Real glass is heavier, more scratch-resistant, and gives a slightly clearer view of the print. Acrylic (Perspex) is lighter, shatter-proof, and safer in children's rooms. For nurseries and kids' bedrooms, acrylic is the practical choice. For living rooms and hallways where safety is less of a concern, glass gives a marginally better visual result.
If the print is in a position where it will catch direct sunlight, consider UV-protective glass or acrylic. The additional cost is modest and it significantly extends the life of the print's colours.
Mounting the print
How the print sits inside the frame matters more than most people realise:
- Direct mount — The print sits directly behind the glass with no border. This maximises the visual size of the artwork and creates a clean, modern look.

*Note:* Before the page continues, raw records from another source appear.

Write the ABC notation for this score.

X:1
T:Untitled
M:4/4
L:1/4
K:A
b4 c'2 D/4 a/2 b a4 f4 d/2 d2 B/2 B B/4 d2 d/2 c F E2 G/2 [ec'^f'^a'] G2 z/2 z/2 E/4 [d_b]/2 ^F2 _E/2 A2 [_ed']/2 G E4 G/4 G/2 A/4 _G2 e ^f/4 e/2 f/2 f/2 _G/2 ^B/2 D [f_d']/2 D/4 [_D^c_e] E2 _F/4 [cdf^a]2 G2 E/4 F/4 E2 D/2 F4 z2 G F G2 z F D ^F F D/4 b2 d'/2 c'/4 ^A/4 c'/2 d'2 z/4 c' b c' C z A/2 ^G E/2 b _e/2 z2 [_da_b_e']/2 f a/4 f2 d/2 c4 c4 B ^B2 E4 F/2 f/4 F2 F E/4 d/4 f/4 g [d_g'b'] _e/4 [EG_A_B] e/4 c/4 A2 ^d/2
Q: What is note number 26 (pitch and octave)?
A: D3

- Window mount (mat) — A border of card surrounds the print inside the frame, creating a visual margin between the artwork and the frame edge. This adds breathing room and can make a smaller print feel larger. Use acid-free mount board to prevent yellowing.

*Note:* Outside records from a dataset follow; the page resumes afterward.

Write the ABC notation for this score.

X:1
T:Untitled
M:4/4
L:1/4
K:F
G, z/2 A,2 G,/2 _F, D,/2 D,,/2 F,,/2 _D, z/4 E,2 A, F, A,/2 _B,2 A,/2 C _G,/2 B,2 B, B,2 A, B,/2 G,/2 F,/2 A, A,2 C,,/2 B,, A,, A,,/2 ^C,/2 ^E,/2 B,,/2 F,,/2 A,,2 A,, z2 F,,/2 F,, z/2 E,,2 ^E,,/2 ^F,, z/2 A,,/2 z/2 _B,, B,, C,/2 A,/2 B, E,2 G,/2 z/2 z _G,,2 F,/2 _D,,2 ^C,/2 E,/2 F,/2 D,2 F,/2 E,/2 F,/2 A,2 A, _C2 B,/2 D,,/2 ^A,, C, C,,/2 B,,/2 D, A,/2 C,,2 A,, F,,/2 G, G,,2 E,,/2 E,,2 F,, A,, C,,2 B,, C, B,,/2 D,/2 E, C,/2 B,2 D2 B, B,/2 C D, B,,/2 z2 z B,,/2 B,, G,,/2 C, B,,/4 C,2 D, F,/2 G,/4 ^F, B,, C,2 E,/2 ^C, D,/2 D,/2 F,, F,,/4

For typographic prints, a direct mount usually works best. The designs are already carefully composed with their own margins, and adding a window mount can create too much white space.
Hanging hardware
The right hardware depends on the wall type and the weight of the framed print:
Plasterboard
Most interior walls in modern UK homes are plasterboard on timber or metal studs. Standard nails and screws will pull out of plasterboard under modest weight.
- For prints up to 2kg (A4 and A3 in lightweight frames): Picture hooks with hardened steel pins. The angled pin spreads the load better than a straight nail.
- For prints up to 5kg (A2 in a standard frame): Toggle or spring anchors. These expand behind the plasterboard to grip a larger area.
- For prints over 5kg (A1 and A0 in heavy frames): Find a stud. Use a stud finder or tap the wall (studs sound solid, gaps sound hollow). A screw into a timber stud will hold virtually any domestic frame.
Solid walls (brick, stone, concrete)
Older properties and some modern builds have solid masonry walls. These are stronger but require drilling.
- Use wall plugs (Rawlplugs) with screws. Drill the hole slightly smaller than the plug diameter for a tight fit.
- A masonry drill bit is essential. Standard drill bits will not penetrate brick or concrete.
- For heavy frames, use two fixings spaced apart rather than one central fixing. This distributes the weight and prevents the frame from pivoting.
Damage-free options for renters
- Command strips — 3M Command strips hold up to 7kg per pair and peel off cleanly when you move out. They work on most smooth, painted surfaces. Follow the weight guidelines carefully.
- Picture hanging strips — Velcro-style strips that hold the frame flush to the wall. Good for lightweight frames (A4 and A3).
- Picture rails — Many older properties have existing picture rails. Use picture rail hooks and wire to hang frames at any height without touching the wall.
- Leaning — For large prints (A1, A0), leaning the frame against the wall on a shelf or mantelpiece creates a casual, gallery feel without any fixings at all.
Getting it straight
- Mark the hanging point on the wall with a pencil.
- Use a spirit level (or the level app on your phone) to check the mark is where you want it.
- After hanging, place the spirit level on top of the frame to verify it is level.
- If the frame tilts, most hanging hardware allows micro-adjustment. Slide the wire left or right on the hook.
- For gallery walls, a laser level projects a line across the wall that you can align multiple frames to. They cost under £15 and save hours of frustration.
Common mistakes
- Using a nail when you need an anchor. A nail in plasterboard will hold for a while and then pull out, usually at 3am.
- Hanging too high. The centre of the artwork should be at eye level — roughly 145cm from the floor, or lower above furniture.
- Forgetting the wire slack. If you use D-rings and wire on the back of the frame, the wire will sag under the frame's weight. Measure from the taut wire to the top of the frame, not from the D-rings.
- Not checking for pipes and cables. Before drilling, use a cable and pipe detector. They cost under £20 and prevent expensive, dangerous mistakes.